“‘Oh! dere’s plenty news!’
“‘Out with it, man! What is it?’
“‘Oh! de Sout States dey go agin de Nort’ States, and dere’s plenty fight!’
“I heard the answer, and wondering what strange complication of European politics had kindled another Continental war, called this Polar Emmæus to the quarter deck. Had he any news from America?
“‘Oh! ’tis ’merica me speak! De Sout’ States, you see? and dere’s plenty fight!’
“Yes, I did see! but I did not believe that he told the truth, and awaited letters which I knew must have come out with the Danish vessel, and which were immediately sent for to the Government House.”

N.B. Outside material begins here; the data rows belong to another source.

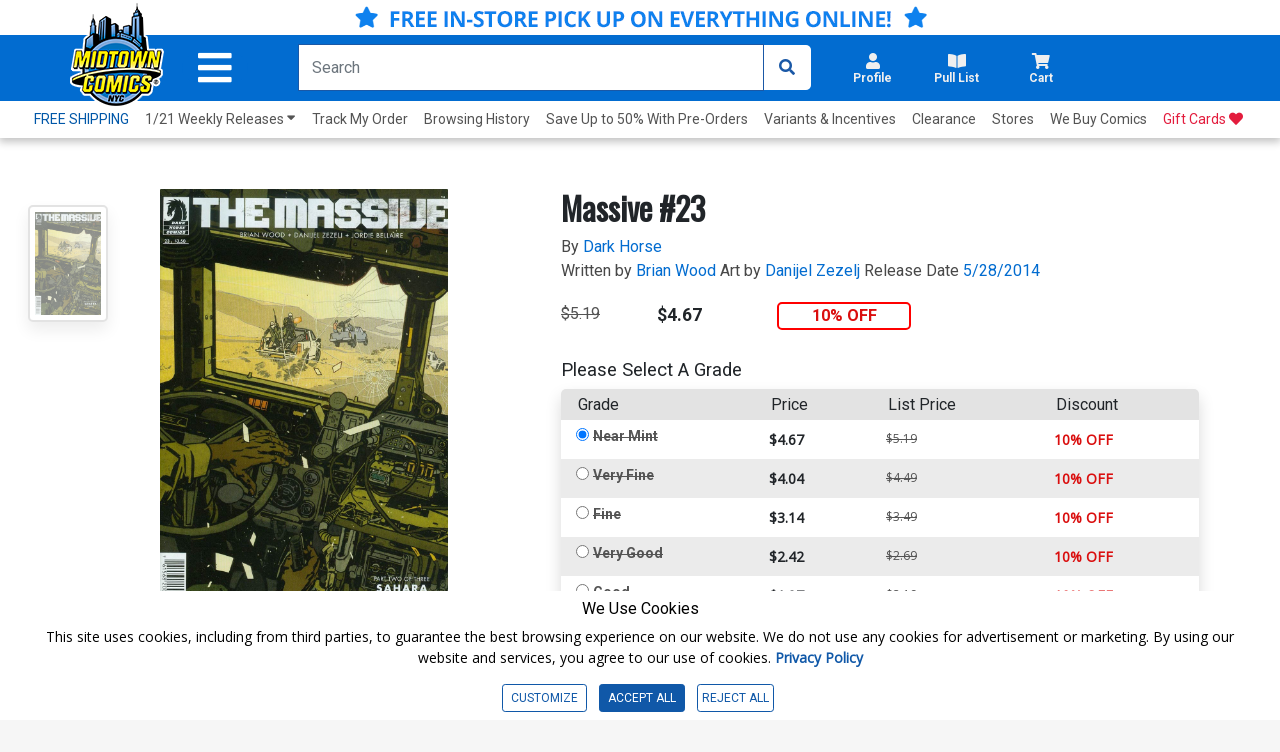

--- FILE ---
content_type: text/html; charset=utf-8
request_url: https://www.midtowncomics.com/product-load-purchase-button
body_size: 95
content:

<div class="row">
        <div Class="col-6">
            <!--Cart Button-->
            <div class="btn-group cart-button add-cart-show" id = "addtowishlist1333020">   <div class="qty-container" style="display:none;">       <select id="ipd_addtowishlist_qty_1333020" name="addtowishlist_qty_1333020" class="qty tabindex" aria-label="Wishlist" disabled=""></select>   </div>   <button data-brackets-id="1333020" onclick="javascript:midtown.common.save_wishlist(1333020, 1)" class="btn wish-btn" type="button">   <p data-brackets-id="1333020" class="hidden">Add to wishlist</p>   <i data-brackets-id="1333020" class="far fa-star" aria-hidden="true"></i>   <span> WISHLIST</span>   </button></div><div class="btn-group cart-button added-cart-hide" id = "addedtowishlist1333020">   <div class="qty-container" style="display:none;">       <select id="ipd_addedtowishlist_qty_1333020" name="addedtowishlist_qty_1333020" class="qty tabindex" aria-label="wishlist" disabled=""></select>   </div>   <button data-brackets-id="1333020" class="btn wish-btn" type="button" disabled>   <p data-brackets-id="1333020" class="hidden">Add to wishlist</p>   <i data-brackets-id="1333020" aria-hidden="true" class="fas fa-star"></i>   <span> WISHLISTED</span>   </button></div>
            <!--end of Cart Button-->

        </div>
            <div Class="col-6">
            <!--Pull List Button-->
            <div class="add-cart-show" id="addtopl16707"><button type="button" onclick="javascript:midtown.pull_list.save(16707, 1)" id="pulllist-btn" Class="bold pl-button tabindex"><i Class="fas fa-plus"></i> ADD SERIES TO PULL LIST</button></div><div class="added-cart-hide" id="addedtopl16707"><button type="button" id="pulllist-btn" Class="bold pl-button tabindex"><i Class="fas fa-check"></i> IN PULL LIST</button></div>
            <!--Pull List Button-->
        </div>

</div>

The condition of the schooner necessitated putting in at Halifax for repairs, and, four days after leaving, they made the Boston Lights. “We picked up a pilot,” writes Dr. Hayes, “out of the thickest fog that I have ever seen south of the Arctic Circle, and with a light wind stood into harbor. As the night wore on the wind fell away almost to calm; the fog thickened more and more, if that were possible, as we sagged along over the dead waters toward the anchorage. The night was filled with an oppressive gloom. The lights hanging at the mast-heads of the vessels which we passed had the ghastly glimmer of tapers burning in a charnel-house. We saw no vessel moving but our own, and even those which lay at anchor seemed like phantom ships floating in the murky air. I never saw the ship’s company so lifeless, or so depressed, even in times of real danger.”
“I landed on Long Wharf,” he continues, “and found my way into State Street. Two or three figures were moving through the thick vapors, and their solemn foot-fall broke the worse than Arctic stillness. I reached Washington Street, and walked anxiously westward. A newsboy passed me. I seized a paper, and the first thing which caught my eye was the account of the Ball’s Bluff battle, in which had fallen many of the noblest sons of Boston; and it seemed as if the very air had shrouded itself in mourning for them, and that the heavens wept tears for the city’s slain. I was wending my way to the house of a friend, but I thought it likely that he was not there. I felt like a stranger in a strange land, and yet every object which I passed was familiar. Friends, country, everything seemed swallowed up in some vast calamity, and, doubtful and irresolute, I turned back sad and dejected, and found my way on board again through the dull, dull fog.”
Dr. Hayes made another journey beyond the Arctic Circle in 1869, in the Panther, as the guest of the artist Bradford. Over a thousand miles of the Greenland coast was visited, terminating a good way beyond the last outpost of civilization on the globe, in the midst of the much-dreaded “ice-pack” of Melville Bay.